**Stated exercise A:**
From the paragraph of the home solar post below that begins "Now, I have a 3 phase power supply", list each electrical load and the daily energy use given for it.
**Stated exercise B:**
Extend the home solar post below, picking up after its last sentence.

**Selected text:**
---

Hi all, to start let me make it very clear that I’m no electrician or engineer - so should anything I say sound weird I reserve the right to plead ignorance. 

Now, I have a 3 phase power supply and use around 30kWH per day (25 - 37 max). I have 2 x 150l geysers (one used far more than the other so let’s say 8kWh & 3kWh respectively), a pool pump (6kWh / 8kWh if I need Some extra filtration of my pool), 8kWh of ‘essentials’ which is basically all plugs and lights and an oven (3kWh every other night) with a pool heat pump I run from a little in to Spring until a little in to Autumn (7kWh once pool at temp). 
 

I recently installed a 5kWh Deye hybrid and 9.6kWh Pylontech battery bank with 13 x 410w JA mono panels (5330 watts). All is running beautifully however there is a but... or a few. 
 

1) I only got the one inverter and so put all plugs and lights + oven and pool pump (and by implication heat pump in summer) on to this phase. All works fine but that leaves just 1 geyser for each of the two remaining phases (one of which is seriously underutilized). So PROBLEM 1 - phase balancing concerns me. 
 

2) my battery bank is full around 12h30 so I figure I’m losing around 4 / 5 kWh of power each day. And I don’t think I can slap a geyser on to this phase as well (refer PROBLEM 1). So PROBLEM 2, unoptimised system. 
 

3) my oven saps my battery bank so going to move this to a non PV phase. Not really a problem as easy fix. 
 

My intention is to

1) add a second deye inverter on to a second phase and parallel. I’ll put the pool pump (and in summer the heat pump) plus the lesser used geyser on this phase. I’ll put all the PV through this inverter and time everything to run during PV hours. My array will cater for the power draw and I will set battery to switch to grid at 90% SOC (should it be a cloudy day I don’t actually want the batteries drained for the geyser or pool kit). I think this will solve the phase balancing issue  


QUESTIONS

Can one parallel just 2 phases of a three phase supply (and leave the third purely on grid?)

How important is phase balancing if I have no 3 phase equipment? What if I had nothing on 1 phase? With PV am I not effectively eliminating any draw on said phase in any case? (As far as it would concern the supply of electricity to my residential area)

---

**Data shown:**

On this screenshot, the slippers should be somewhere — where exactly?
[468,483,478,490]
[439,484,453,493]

---

**Exercise result A:**
- First 150l geyser: 8kWh
- Second 150l geyser: 3kWh
- Pool pump: 6kWh, or 8kWh with extra filtration
- "Essentials" (all plugs and lights): 8kWh
- Oven: 3kWh every other night
- Pool heat pump: 7kWh once the pool is at temperature

**Exercise result B:**
2) I’ll leave the essential (back-up) dB as lights and plugs on phase 1. Batteries work perfectly. 250w - 600w hourly draw (average around 350w) and takes me from sun down to sun up with discharge to around 40 / 45 / 50% depending on previous night cooking requirements. This phase will then draw constantly through the parallel battery bank (if I understand correctly the other phase with all the PV will cover pool kit and geyser. Excess will flow in to batteries and charge / supply power to this phase as required) 

QUESTION

Does this mean the batteries are having to work harder than otherwise or if there is sufficient Pv is it really just a pass-through?

3) phase 3 will have main geyser and oven once moved. 
 

For the future I can see myself adding an ITS heat pump on to phase 2 and moving the spare geyser to phase 3... but effectively switching both geyser elements off and using only the heat pump (I may use one geyser as prefeed or run in serial but still researching this). Again I’m worried about phase balancing. The purpose of this change would be to cover all my energy needs with my currently installed PV system - while not having EVT tubes etc (and not really having easy roof space to expand or use in any case). 
 

by doing this phase 1 would be around 8kWh. Phase 2 around 6 - 11kwh (also reducing pool pump size). Phase 3 would be just oven (with geysers on circuit but turned off) - so say 3kWh every other day. 
 

thanks! Any input very welcome. 

Edited by iMercury
  • 4 weeks later...
Posted
On 2020/08/15 at 11:04 PM, iMercury said:
On 2020/08/15 at 11:04 PM, iMercury said:

3) my oven saps my battery bank so going to move this to a non PV phase. Not really a problem as easy fix. 

So PROBLEM 1 - phase balancing concerns me.

Why?

On 2020/08/15 at 11:04 PM, iMercury said:

So PROBLEM 2, unoptimised system. 

 

On 2020/08/15 at 11:04 PM, iMercury said:

3) my oven saps my battery bank so going to move this to a non PV phase. Not really a problem as easy fix. 

Number 3) won't help improving this.

 

On 2020/08/15 at 11:04 PM, iMercury said:

Can one parallel just 2 phases of a three phase supply (and leave the third purely on grid?)

If you mean using 2 phases from 3 then yes, why not.

For all your other questions and remarks about unbalanced phases; I wouldn't bother to much. It is not your problem but you energy supplier's (Eskom?) . Everybody is taking from the three phases as they please and the end result will be a quite well balanced grid in most cases.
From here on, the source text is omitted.